But Is It Really Clean?

With the Covid-19 threat, we have all become very conscious of keeping things clean. Some things are obvious, like washing our hands, our clothes or taking a shower. But what about things we cannot see, light switches, our steering wheel, the handle of our shopping cart. We ask ourselves, “but is it really clean”? I am no epidemiologist, so I can’t answer those questions, but something that is really important to me is our spiritual life and walk with Jesus. We can renew, clean up our act, but there come times when we say, “but is it really clean”?

Washing Hands - But is it really clean?

The God We Serve is Pure Holiness and Light

It is a hard question, but the God we serve is pure holiness and light, and there is nothing better than to be close to Him. John opens our eyes when he writes,

God is light and in Him there is no darkness at all.

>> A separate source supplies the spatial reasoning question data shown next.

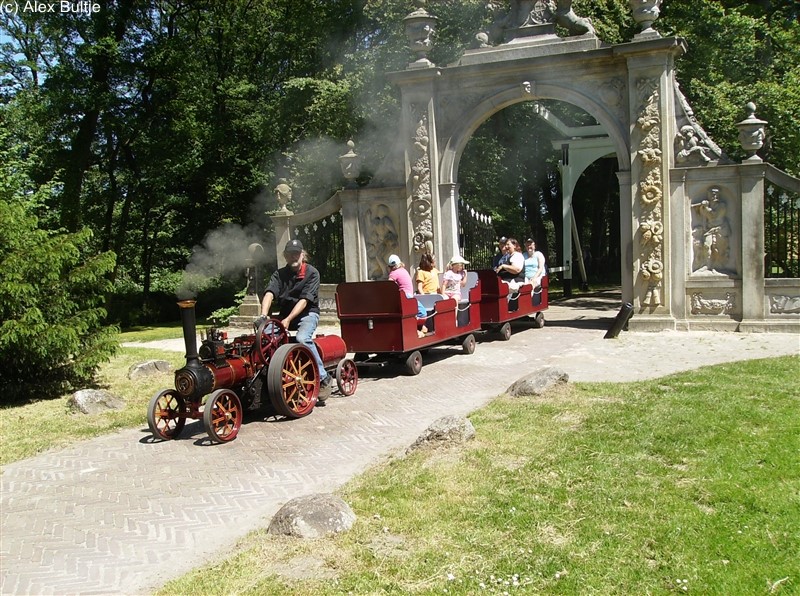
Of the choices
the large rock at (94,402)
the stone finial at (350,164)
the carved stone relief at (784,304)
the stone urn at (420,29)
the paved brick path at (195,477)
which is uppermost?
the stone urn at (420,29)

If we say we have fellowship with Him and yet walk in the darkness, we lie and do not practice the truth (1 John 1:5,6).

We would tell ourselves we walk in the light, but we also give ourselves a pass and justify it with “well, just a little darkness” and it is nothing anyone can see, but like the virus on the doorknob, “Is it really clean”? Our relationship with God is so much more than even catching Covid-19.

James Put It This Way

Therefore, putting aside all filthiness and all that remains of wickedness, in humility receive the word implanted, which is able to save your souls” (James 1:21).

A lot of us, especially those of us who trace our spiritual life back to only adulthood, remember the “before” picture and all the filth we got rid of when we decided to follow Jesus, and we would say, yeah, that’s gone. But the challenge to me awhile back was the little phrase, “all that remains”. It is between filthiness and wickedness which I would say are synonyms here. I think James is calling us to go the rest of the way and really clean up our act.

Peter Challenges Us

Putting aside all malice and all deceit and hypocrisy and envy and all slander, like newborn babies, long for the pure milk of the word, so that by it you may grow in respect to salvation (1 Peter 2:1,2).

There it says “putting aside” again, like James did, and look at the list. Like a little invisible virus, the five things to put aside are sneaky, subtle, invisible things that affect us greatly, but no one else knows they are there unless it’s God Himself or a highly skilled detective. Deceit for instance is not what you would call outright lying, but we might as well call it that.

Receive the Word of God

Note that James and Peter both, in calling us to put aside the remnant of spiritual dirt in our lives, give a flipside that is positive. Instead, receive the word of God, knowing what it can do for you! Long for it with the urgency of a baby who wants his bottle. Know that in getting rid of the remnant of dirty things, sweeping out the corner, wiping off the flush handle, washing our hands before we eat, getting rid of evil heart attitudes, it will be healthy for us, physically and spiritually.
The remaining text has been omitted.